# Ceph care?



## buddhistsoldier88 (Nov 29, 2007)

Anybody know how to care for a cephalotus? Any info would be great. For those that dont know, its an Austrailian pitcher plant. REALLY tiny! but weird and cool!


----------



## Andrew (Nov 30, 2007)

Actually, cephalotus turns into a fairly decent sized plant. Not huge, but definately not tiny. Basically keep them like sarracenia, they just aren't as cold tolerant.


----------



## buddhistsoldier88 (Dec 1, 2007)

Andrew said:


> Actually, cephalotus turns into a fairly decent sized plant. Not huge, but definately not tiny. Basically keep them like sarracenia, they just aren't as cold tolerant.


Lol about that... all my sars died and idk why...seem pretty dry but i watered them quite often keeping their soil mosit and keeping the dish semi full... when i picked up the plant it was dry which is weird to me...what happened?


----------



## Andrew (Dec 1, 2007)

I'm not sure what you're trying to say...even though you watered the plant a lot, the soil still remained dry? In that case, I would try a bigger pot.

Where were you keeping the plant?


----------



## buddhistsoldier88 (Dec 1, 2007)

Andrew said:


> I'm not sure what you're trying to say...even though you watered the plant a lot, the soil still remained dry? In that case, I would try a bigger pot. Where were you keeping the plant?

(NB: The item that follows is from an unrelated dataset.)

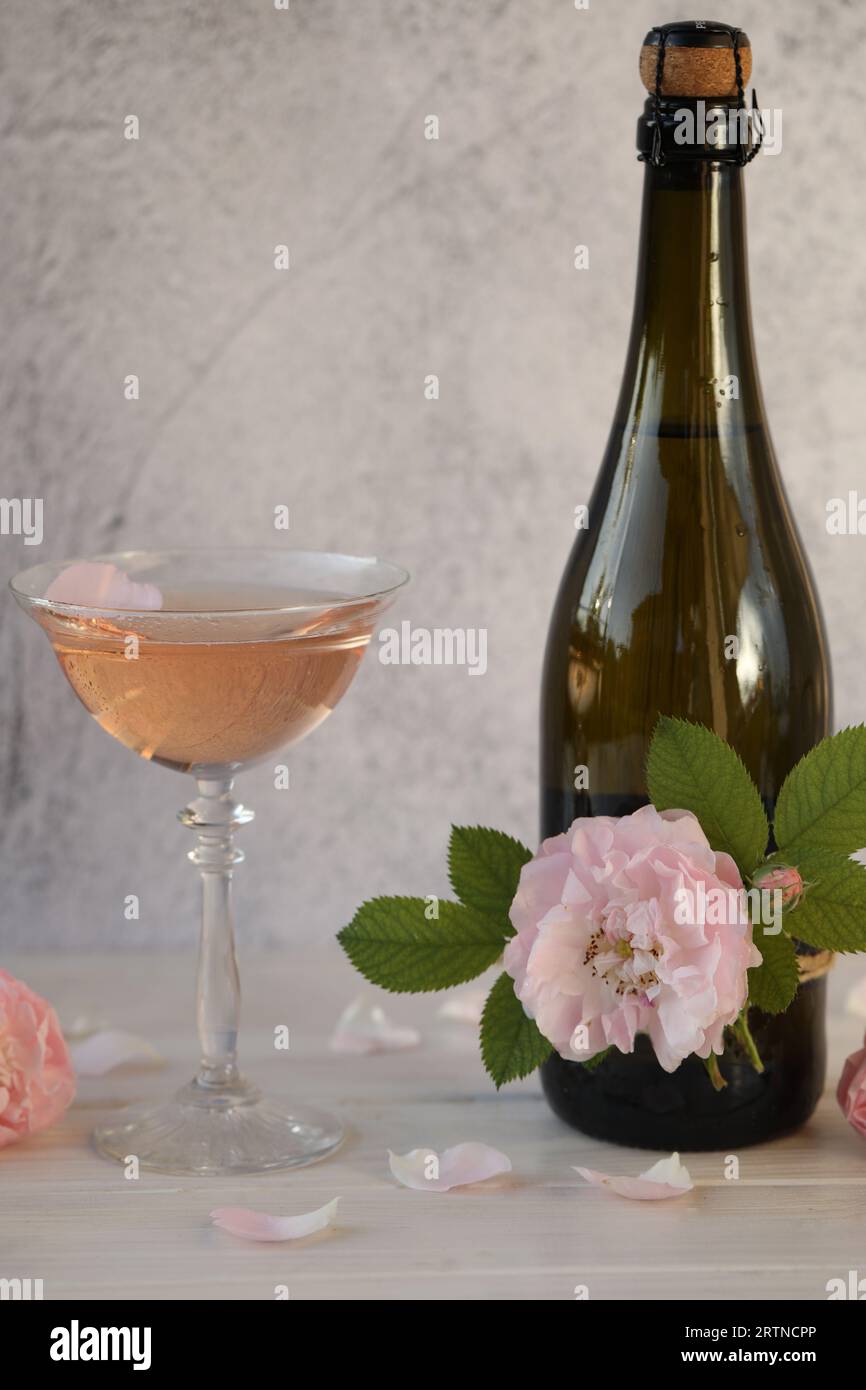 Glass of pink champagne with rose flowers on the light grey background ...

No, what i meant was that the plant was dry and i kept it in a huge pot. I watered often..actually sprayed... As for keeping the plant i tried to keep it in a window sill but it got too cold and the sun hardly shined so i tried a lightbulb...


----------



## Andrew (Dec 1, 2007)

Ok, now I'm starting to understand. You seem pretty new to this whole thing, so I'll cover the basics.

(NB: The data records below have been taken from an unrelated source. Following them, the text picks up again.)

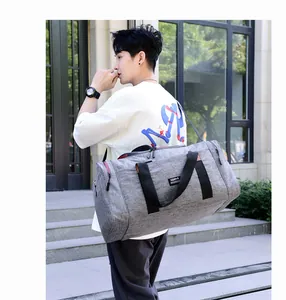 Large grey nylon travel bag with shoulder strap shown in an outdoor lifestyle setting
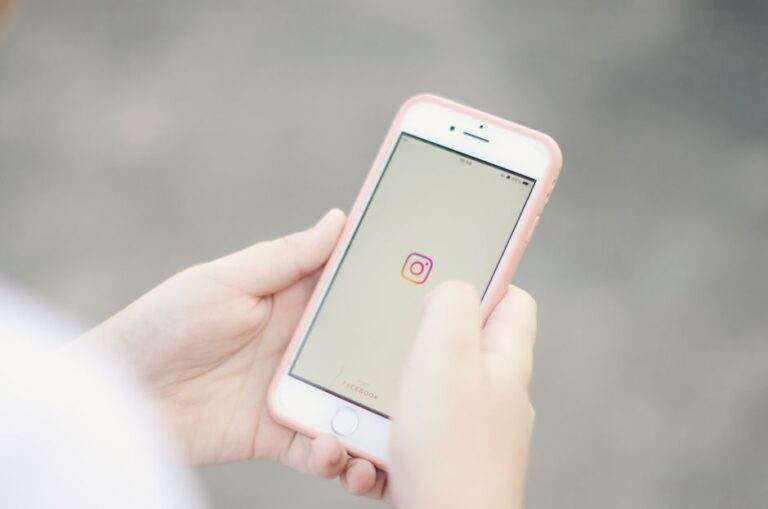 Clavier iPhone : 9 gestes et réglages utiles Hands holding a smartphone with the Instagram app open on the screen.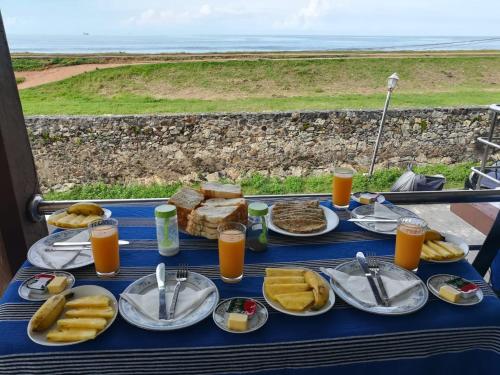 una mesa azul cubierta con platos de comida y bebida en Rampart View Guesthouse, en Galle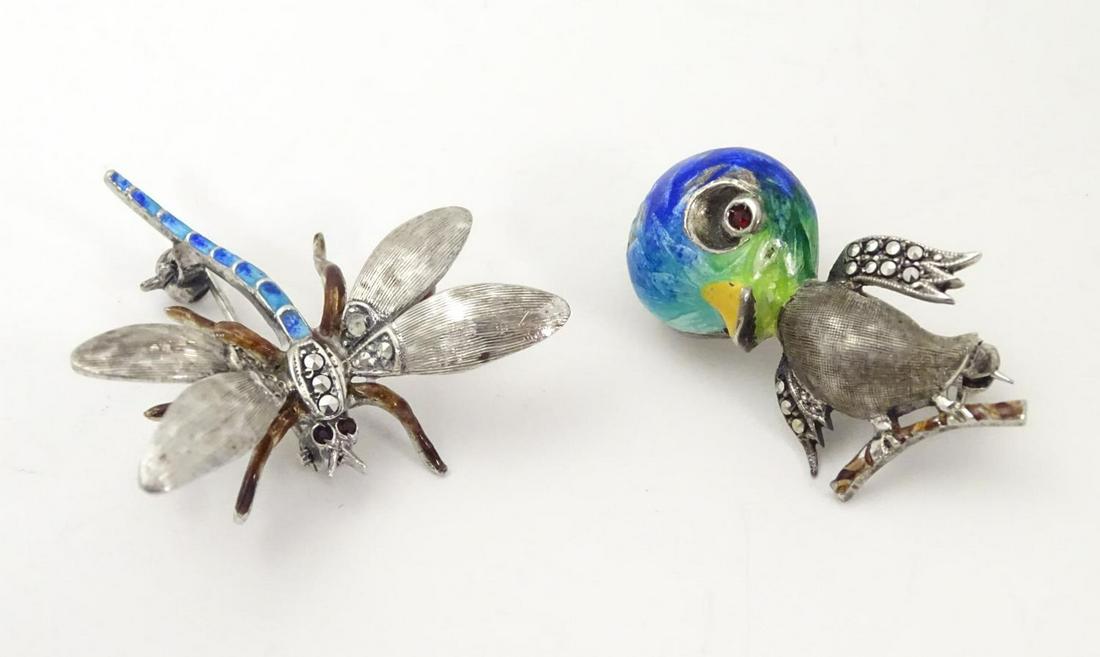 A silver brooch formed as a novelty / cartoon bird with: A silver brooch formed as a novelty / cartoon bird with guilloche enamel decoration red stone and marcasite detail. marked Sterling. Together with a white metal brooch formed as a dragon fly with guil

There are three basic needs of sarracenia, or any carnivorous plant for that matter. They are Light, Water, and Soil.

Light - Sarracenia are outdoor plants, and must be treated as such. They need full sun outdoors or in a greenhouse at least 6-8 hours a day, and can tolerate temperatures excess of 100F.

Water - It would be good to check the specifics of your local water company. I use water from my refrigerator, but this doesn't work with everyone. You must use water with as few minerals or chemicals as possible. Since it is winter, you might be able to catch some rainwater and bottle it up for later use. Otherwise, buy distilled water. Even bottled spring water has stuff added to it that would be bad for your plants.

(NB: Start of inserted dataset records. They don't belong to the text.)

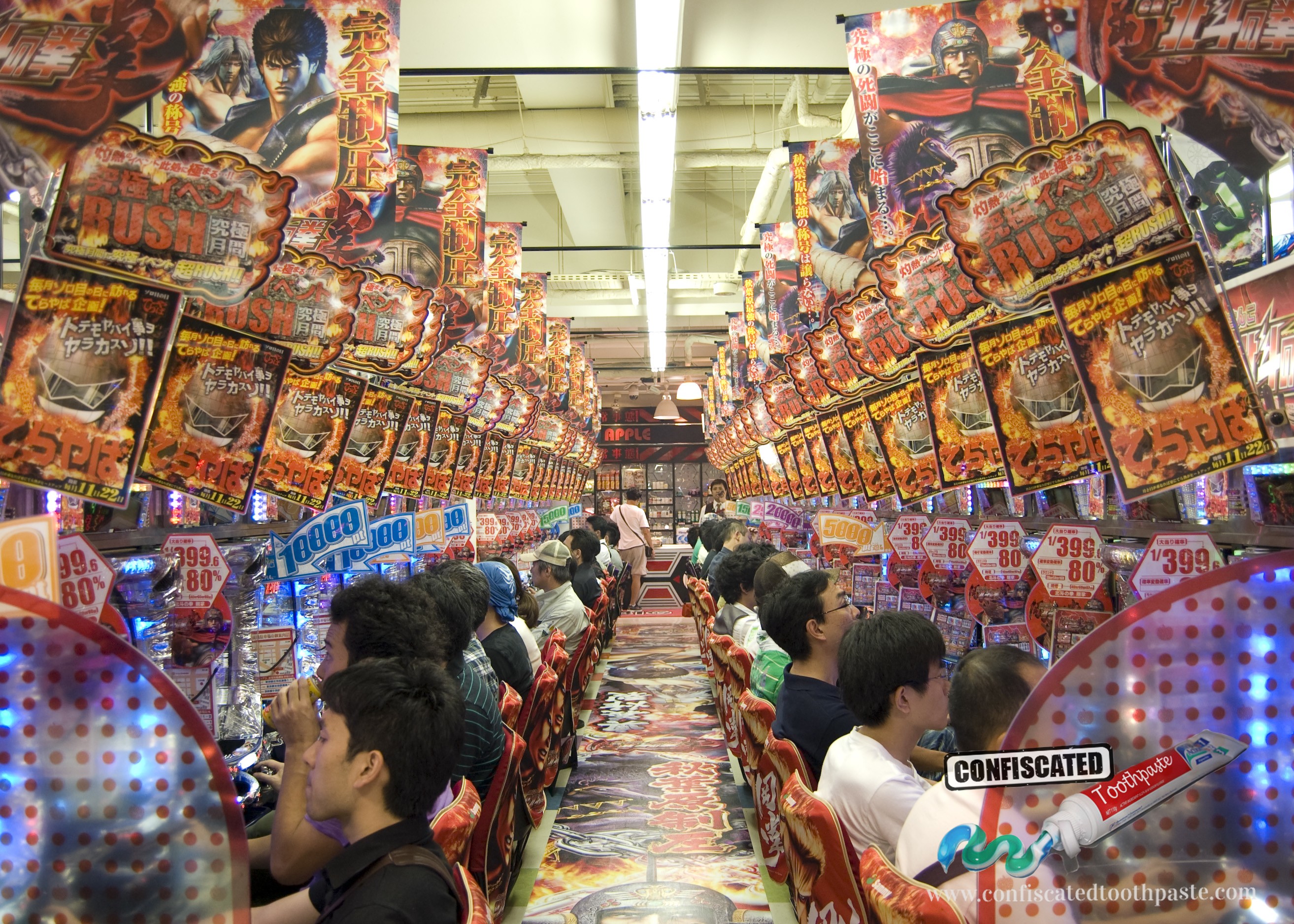 Pachinko parlour with rows of machines with colourful lights and gaudy music, Japan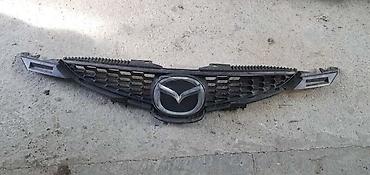 cari online: MASKA ZA MAZDA 2 — 1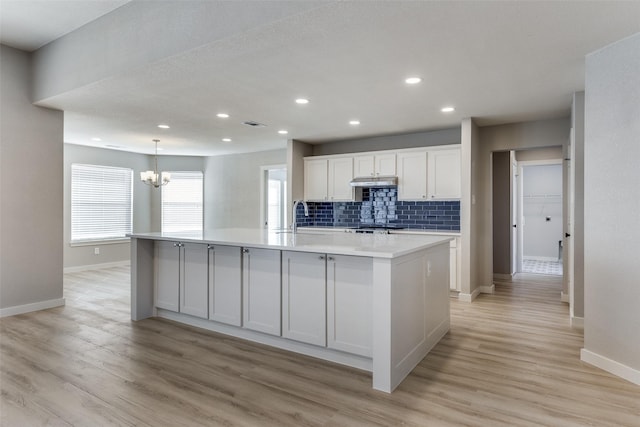 kitchen with decorative backsplash, a spacious island, white cabinetry, and an inviting chandelier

Soil - There are three main ingredients that people use, and they would be peat moss, perlite, and vermiculite. Personally, I don't use vermiculite much. About 1 part perlite to two parts peat moss would probably work fine. Never use potting soil, or anything with fertilizer in it.

Lastly, nearly all carnivorous plants require a cold dormancy(excluding nepenthes, and probably utricularia). During this period, they will appear to be dead. They still require watering, but not as much. Most sarracenia and venus fly traps are very tolerant of cold, even snow, but I think most reccommend to protect them from freezing wind.

I would really reccommend purchasing Sarracenia Northwest's "Secrets" e-book. I own it personally and it includes all the information you could need to get started in CP's.

http://cobraplant.com/index.php?main_page=...126fda1aa658a39


----------



## buddhistsoldier88 (Dec 1, 2007)

Andrew said:


> Ok, now I'm starting to understand. You seem pretty new to this whole thing, so I'll cover the basics.There are three basic needs of sarracenia, or any carnivorous plant for that matter. They are Light, Water, and Soil.
> 
> Light - Sarracenia are outdoor plants, and must be treated as such. They need full sun outdoors or in a greenhouse at least 6-8 hours a day, and can tolerate temperatures excess of 100F.
> 
> ...


I know the basics except watering...im afraid to get the roots to rot so i just sprayed...probably dehydration that killed them...


----------



## Andrew (Dec 1, 2007)

The roots aren't going to rot. Gotta keep the plant thoroughly watered.


----------



## bellerophon (Dec 1, 2007)

The tray method has always worked best for me


----------



## joossa (Dec 2, 2007)

I don't use the tray method. I find that it keeps the plants too wet. Instead, I just top water when the visible growing media (at the top of the pot) looks dry. I have never had to deal with any rot with Sarrs, only with VFTs.

Overall, Sarrs. are pretty much the most hardiest plants I have ever kept.


----------



## Andrew (Dec 2, 2007)

I don't use the tray method either, mainly because it gets so hot here in the summer and the water basically boils the roots of the plants. So I just water every 2-3 days, when the soil looks dry, like Joosa does. I have never had any problems with root rot, my VFT's grow right alongside my sarrs.


----------



## buddhistsoldier88 (Dec 2, 2007)

Andrew said:


> I don't use the tray method either, mainly because it gets so hot here in the summer and the water basically boils the roots of the plants. So I just water every 2-3 days, when the soil looks dry, like Joosa does. I have never had any problems with root rot, my VFT's grow right alongside my sarrs.


should i water my ceph like that?


----------